Respondents in Kinshasa, Kisangani, and eastern Congo defined peace in similar terms. They also saw it predominantly as the role of the government to bring peace. However, respondents in Kinshasa proposed more frequently (33%) that dialogue with the militias was needed to achieve peace compared to those in Kisangani (27%) and eastern Congo (22%). Respondents in Kinshasa were also more frequently convinced that the stakeholders were committed to achieving peace (76%) compared to Kisangani (54%) and eastern Congo (58%).

Respondents in all regions believed it is important to hold accountable those who committed crimes in eastern Congo, and views differed little regarding which crimes they should be held accountable for. Respondents in eastern Congo put an emphasis less frequently on holding the government accountable (17%) compared to those in Kinshasa (32%) and Kisangani (35%), but they more frequently identified Rwanda and Rwandan groups among those that should be held accountable. Overall, the results from Kinshasa, Kisangani, and eastern DRC as displayed in the table below reveal similar awareness and desire to hold accountable the various parties to the conflicts in the Congo, namely militia leaders, militias, Rwanda, Uganda, and the Congolese government.

Table 36: Who should be held accountable?

Table 36 - Who should be held accountable?

When asked directly what should happen to those who committed crimes, about two-thirds of respondents in Kinshasa, Kisangani, and eastern DRC said they should be punished. Respondents in Kinshasa and Kisangani also said more frequently they wanted to see them in court (Kinshasa: 41%; Kisangani: 39%; eastern Congo: 25%).

Despite the different ways Kinshasa, Kisangani, and eastern Congo have experienced the Congo conflicts, views and attitudes towards justice, transitional mechanisms, the ICC, and truth-seeking mechanisms differed little across regions. One exception was that, among the trial options (national courts, international court in Congo, International Court abroad, or no trial), respondents in Kinshasa chose more frequently an international court abroad (20%) compared to those in Kisangani (9%) and eastern Congo (7%). The other respondents were about evenly divided between national courts and an international court in Congo. Overall, few chose no trials at all (5% each in Kinshasa and Kisangani, 8% in eastern Congo). Because access to media is higher in Kinshasa compared to the interior, 34 percent of respondents had heard of the Lubanga proceedings in Kinshasa compared to 30 percent in Kisangani and 28 percent in eastern Congo.
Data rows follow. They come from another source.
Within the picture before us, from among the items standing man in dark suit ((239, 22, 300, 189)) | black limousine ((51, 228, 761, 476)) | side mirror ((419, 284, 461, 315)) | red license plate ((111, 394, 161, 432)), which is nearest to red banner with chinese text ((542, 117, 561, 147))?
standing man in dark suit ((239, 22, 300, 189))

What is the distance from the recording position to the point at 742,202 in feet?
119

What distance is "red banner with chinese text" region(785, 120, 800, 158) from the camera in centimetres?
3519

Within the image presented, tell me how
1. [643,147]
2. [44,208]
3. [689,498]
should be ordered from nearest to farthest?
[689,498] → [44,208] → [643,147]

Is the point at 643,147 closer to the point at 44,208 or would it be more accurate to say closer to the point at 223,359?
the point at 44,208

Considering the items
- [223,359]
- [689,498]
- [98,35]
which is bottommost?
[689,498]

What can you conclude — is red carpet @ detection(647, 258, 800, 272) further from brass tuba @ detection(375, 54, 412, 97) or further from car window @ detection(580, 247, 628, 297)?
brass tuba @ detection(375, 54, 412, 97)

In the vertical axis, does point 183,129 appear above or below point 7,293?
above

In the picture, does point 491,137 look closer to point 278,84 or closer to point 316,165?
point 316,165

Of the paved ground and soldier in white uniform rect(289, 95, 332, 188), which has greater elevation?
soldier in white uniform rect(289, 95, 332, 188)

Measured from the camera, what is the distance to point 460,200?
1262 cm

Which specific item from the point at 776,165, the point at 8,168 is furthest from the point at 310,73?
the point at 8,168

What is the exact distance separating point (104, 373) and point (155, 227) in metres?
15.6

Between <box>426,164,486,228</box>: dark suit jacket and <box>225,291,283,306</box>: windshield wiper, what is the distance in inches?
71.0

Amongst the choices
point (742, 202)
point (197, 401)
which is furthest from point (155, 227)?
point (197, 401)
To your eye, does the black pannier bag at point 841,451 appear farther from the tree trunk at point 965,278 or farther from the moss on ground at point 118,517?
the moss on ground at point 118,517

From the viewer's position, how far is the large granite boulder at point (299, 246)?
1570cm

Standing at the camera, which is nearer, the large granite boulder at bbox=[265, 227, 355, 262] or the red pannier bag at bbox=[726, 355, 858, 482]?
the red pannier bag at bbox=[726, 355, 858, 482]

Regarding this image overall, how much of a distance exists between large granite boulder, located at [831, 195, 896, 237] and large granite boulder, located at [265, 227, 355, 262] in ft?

More respondents in Kinshasa said they had heard of the ICC (39%) than in Kisangani (25%) and in eastern Congo (27%). The greater awareness of the ICC in Kinshasa likely influences the survey finding that 20 percent of respondents in Kinshasa favor international trials abroad to hold war criminals accountable.

With regard to truth-seeking, the main mechanism advanced to establish the truth was an inquiry by the judicial system, proposed by over half the respondents in all three regions. Respondents in Kinshasa and Kisangani also more frequently proposed a form of truth-seeking commission (Kinshasa: 35%, Kisangani: 36%) compared to those in eastern Congo (24%). This could be because respondents in Kinshasa and Kisangani received greater information about the official Truth and Reconciliation Commission sponsored by the transitional Congolese government.

Finally, respondents in Kinshasa and Kisangani were more receptive to the idea of talking openly about their experience in the conflict (73% and 75% respectively) as compared to those in eastern Congo (63%), possibly reflecting the higher level of security and also anonymity in the two urban settings.